The viral short dramas are increasingly being created entirely with AI, with hundreds of new shows spun up each day.
In a dimly lit bedroom, a frightened young woman is thrown onto a bed by a tall, muscular man. He grabs her hand, and flame-like vines crawl across her body, fusing with her flesh. She levitates, then drops. A dragon-shaped tattoo appears across her chest. “Two months,” the man says. “Give me an heir, or I will eat you.”
This scene is from Carrying the Dragon King's Baby, one of the many hundreds of short dramas that appear on apps like DramaWave and ReelShort.
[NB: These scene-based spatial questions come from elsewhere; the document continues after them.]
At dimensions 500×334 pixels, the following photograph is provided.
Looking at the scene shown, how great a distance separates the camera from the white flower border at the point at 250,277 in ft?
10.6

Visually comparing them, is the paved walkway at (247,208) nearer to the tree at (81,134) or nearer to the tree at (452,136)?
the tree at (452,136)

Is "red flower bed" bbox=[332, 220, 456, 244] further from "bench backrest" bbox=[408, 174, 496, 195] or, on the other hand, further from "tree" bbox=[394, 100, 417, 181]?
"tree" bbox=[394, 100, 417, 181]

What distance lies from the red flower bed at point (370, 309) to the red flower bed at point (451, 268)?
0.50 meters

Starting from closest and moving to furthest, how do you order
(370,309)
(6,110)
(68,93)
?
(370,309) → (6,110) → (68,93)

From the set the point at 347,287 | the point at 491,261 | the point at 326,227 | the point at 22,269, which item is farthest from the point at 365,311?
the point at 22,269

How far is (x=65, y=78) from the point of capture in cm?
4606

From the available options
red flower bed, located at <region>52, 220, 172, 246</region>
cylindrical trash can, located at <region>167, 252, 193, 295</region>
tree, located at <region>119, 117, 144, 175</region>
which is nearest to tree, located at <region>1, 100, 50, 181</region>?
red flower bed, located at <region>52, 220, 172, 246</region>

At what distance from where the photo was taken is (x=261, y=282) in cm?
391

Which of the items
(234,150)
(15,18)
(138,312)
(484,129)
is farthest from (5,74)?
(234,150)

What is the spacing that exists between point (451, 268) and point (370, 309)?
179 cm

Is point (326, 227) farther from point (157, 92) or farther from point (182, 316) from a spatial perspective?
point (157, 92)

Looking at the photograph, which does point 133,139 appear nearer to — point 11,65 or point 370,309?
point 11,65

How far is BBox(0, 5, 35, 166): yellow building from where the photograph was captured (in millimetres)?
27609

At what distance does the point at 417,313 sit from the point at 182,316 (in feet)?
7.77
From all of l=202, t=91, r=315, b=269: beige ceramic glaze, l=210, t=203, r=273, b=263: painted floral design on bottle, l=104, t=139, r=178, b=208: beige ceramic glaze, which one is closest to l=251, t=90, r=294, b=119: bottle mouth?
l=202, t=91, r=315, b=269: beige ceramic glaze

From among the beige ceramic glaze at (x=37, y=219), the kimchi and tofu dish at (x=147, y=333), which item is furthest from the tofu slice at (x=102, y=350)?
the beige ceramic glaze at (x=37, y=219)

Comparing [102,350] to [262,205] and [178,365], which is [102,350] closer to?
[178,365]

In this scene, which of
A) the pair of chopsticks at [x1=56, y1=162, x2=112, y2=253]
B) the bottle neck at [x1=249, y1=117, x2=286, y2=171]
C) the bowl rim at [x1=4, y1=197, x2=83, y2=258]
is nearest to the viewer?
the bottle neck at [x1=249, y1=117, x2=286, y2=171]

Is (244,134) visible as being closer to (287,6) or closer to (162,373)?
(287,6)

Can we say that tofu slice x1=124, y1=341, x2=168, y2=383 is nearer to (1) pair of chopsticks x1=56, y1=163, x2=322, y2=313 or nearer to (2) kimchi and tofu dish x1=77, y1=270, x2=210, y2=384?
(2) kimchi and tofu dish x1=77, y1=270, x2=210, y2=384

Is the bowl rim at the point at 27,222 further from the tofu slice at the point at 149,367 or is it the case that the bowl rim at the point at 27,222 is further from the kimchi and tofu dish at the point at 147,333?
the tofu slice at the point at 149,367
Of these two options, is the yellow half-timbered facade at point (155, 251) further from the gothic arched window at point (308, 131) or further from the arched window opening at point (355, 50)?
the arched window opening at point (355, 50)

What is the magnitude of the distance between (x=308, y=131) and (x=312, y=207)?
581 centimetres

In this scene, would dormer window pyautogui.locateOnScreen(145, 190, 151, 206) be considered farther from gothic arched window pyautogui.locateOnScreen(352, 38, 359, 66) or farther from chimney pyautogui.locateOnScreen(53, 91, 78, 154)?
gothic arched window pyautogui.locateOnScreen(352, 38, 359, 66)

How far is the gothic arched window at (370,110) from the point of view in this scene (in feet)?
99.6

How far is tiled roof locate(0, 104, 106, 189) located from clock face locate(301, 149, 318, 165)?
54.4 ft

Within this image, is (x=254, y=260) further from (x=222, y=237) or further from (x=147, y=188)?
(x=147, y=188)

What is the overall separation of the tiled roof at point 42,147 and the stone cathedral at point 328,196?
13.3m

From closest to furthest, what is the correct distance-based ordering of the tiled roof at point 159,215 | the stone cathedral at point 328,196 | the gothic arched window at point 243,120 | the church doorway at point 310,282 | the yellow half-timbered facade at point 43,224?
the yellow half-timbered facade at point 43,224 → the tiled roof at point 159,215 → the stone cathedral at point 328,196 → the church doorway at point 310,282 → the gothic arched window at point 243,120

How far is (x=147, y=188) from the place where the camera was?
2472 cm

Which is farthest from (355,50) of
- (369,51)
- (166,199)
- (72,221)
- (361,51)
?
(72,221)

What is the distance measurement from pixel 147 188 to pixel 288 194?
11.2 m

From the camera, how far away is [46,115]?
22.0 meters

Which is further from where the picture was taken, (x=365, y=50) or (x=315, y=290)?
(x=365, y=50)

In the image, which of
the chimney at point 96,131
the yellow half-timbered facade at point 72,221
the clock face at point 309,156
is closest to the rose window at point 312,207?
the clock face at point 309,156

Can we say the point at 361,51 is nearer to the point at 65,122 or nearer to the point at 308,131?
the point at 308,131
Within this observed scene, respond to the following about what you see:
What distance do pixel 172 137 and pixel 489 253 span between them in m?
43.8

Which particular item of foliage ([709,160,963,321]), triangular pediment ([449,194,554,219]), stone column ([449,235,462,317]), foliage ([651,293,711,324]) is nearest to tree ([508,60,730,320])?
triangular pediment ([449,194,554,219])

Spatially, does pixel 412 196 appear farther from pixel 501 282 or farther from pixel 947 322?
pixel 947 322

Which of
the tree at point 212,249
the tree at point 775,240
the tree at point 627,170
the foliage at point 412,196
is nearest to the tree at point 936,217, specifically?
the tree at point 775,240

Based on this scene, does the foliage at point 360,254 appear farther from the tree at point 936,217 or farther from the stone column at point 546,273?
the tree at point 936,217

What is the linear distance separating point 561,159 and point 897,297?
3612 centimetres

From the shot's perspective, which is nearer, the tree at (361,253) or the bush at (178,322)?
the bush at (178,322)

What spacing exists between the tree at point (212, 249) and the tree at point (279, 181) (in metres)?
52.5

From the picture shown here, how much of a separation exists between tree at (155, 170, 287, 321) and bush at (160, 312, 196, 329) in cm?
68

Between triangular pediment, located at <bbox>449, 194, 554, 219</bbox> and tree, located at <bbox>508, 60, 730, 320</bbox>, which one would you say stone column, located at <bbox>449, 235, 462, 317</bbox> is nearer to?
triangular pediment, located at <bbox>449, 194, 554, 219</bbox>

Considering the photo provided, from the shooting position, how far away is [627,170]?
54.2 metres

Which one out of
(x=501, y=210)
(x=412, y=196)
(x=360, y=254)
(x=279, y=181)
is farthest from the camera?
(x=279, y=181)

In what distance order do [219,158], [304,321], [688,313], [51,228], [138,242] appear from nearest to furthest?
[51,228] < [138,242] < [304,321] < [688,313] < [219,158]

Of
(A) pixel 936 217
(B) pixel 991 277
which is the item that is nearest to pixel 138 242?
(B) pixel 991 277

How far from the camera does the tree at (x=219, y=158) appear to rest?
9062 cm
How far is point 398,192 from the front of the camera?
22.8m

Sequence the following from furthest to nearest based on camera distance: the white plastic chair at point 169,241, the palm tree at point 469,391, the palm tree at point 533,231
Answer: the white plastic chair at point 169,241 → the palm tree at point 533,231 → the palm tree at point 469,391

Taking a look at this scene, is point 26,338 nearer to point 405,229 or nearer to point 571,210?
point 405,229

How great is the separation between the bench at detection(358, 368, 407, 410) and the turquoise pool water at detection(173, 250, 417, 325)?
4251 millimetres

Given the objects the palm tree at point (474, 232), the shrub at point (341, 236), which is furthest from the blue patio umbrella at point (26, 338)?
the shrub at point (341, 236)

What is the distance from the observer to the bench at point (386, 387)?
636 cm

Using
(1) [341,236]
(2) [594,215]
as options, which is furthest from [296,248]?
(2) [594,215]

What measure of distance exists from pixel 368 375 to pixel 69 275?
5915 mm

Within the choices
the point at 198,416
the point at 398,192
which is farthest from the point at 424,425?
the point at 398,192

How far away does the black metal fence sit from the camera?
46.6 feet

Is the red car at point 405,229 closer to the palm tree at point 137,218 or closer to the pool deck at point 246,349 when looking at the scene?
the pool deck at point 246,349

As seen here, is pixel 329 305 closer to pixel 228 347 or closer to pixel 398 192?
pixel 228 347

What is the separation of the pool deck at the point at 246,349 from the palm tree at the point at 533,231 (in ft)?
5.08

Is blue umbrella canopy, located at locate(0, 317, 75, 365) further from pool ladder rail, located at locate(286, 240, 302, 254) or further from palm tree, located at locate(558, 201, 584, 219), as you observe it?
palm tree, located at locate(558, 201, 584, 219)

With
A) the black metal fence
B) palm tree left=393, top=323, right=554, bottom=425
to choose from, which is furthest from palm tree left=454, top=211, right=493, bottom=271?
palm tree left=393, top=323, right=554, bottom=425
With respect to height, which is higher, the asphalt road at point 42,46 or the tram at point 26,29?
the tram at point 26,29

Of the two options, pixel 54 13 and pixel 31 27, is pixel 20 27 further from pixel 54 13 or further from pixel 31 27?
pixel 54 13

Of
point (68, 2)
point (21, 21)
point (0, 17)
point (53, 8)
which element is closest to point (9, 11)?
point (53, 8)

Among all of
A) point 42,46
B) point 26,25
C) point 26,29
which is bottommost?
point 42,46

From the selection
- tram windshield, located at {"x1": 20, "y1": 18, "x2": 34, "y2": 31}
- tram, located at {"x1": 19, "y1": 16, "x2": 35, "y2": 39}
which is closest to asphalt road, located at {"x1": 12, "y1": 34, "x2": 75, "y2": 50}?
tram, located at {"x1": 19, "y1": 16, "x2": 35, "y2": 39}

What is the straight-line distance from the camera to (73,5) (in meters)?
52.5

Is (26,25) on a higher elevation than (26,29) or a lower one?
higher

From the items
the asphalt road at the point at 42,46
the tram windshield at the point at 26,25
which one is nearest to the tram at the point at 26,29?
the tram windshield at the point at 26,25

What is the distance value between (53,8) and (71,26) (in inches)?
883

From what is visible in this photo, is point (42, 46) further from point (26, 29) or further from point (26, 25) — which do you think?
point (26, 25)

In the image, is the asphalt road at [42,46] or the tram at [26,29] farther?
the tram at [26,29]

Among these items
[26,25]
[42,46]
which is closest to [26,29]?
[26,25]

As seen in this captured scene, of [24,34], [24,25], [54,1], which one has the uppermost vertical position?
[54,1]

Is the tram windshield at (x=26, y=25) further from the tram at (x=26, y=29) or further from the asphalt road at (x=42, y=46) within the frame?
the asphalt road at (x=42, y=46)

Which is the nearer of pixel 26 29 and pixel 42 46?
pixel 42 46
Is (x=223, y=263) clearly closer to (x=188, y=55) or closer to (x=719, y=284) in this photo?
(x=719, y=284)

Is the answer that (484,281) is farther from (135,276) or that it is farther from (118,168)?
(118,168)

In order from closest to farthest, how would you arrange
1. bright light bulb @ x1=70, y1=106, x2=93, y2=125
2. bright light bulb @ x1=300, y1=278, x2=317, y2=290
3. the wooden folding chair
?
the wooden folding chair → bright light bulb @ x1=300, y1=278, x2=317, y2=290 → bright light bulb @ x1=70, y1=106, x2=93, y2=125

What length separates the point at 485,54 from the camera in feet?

The show’s odd visual texture, a mix between a movie and a video game cutscene, hints at its AI-generated origins.
The trend has boomed since 2018, with China's short drama market reaching $6.9 billion in revenue in 2024. Now, driven by aggressive expansion overseas, these dramas are produced faster and cheaper using generative AI. An average of 470 AI-generated short dramas were released every day in January.
“People’s attention spans are getting shorter, and serialized drama naturally has to get shorter,” says Han “Daniel” Fang, CEO of Kunlun Tech. The company now offers more than 1,000 AI titles on its platforms, shifting from traditional productions to a mix of AI-generated content.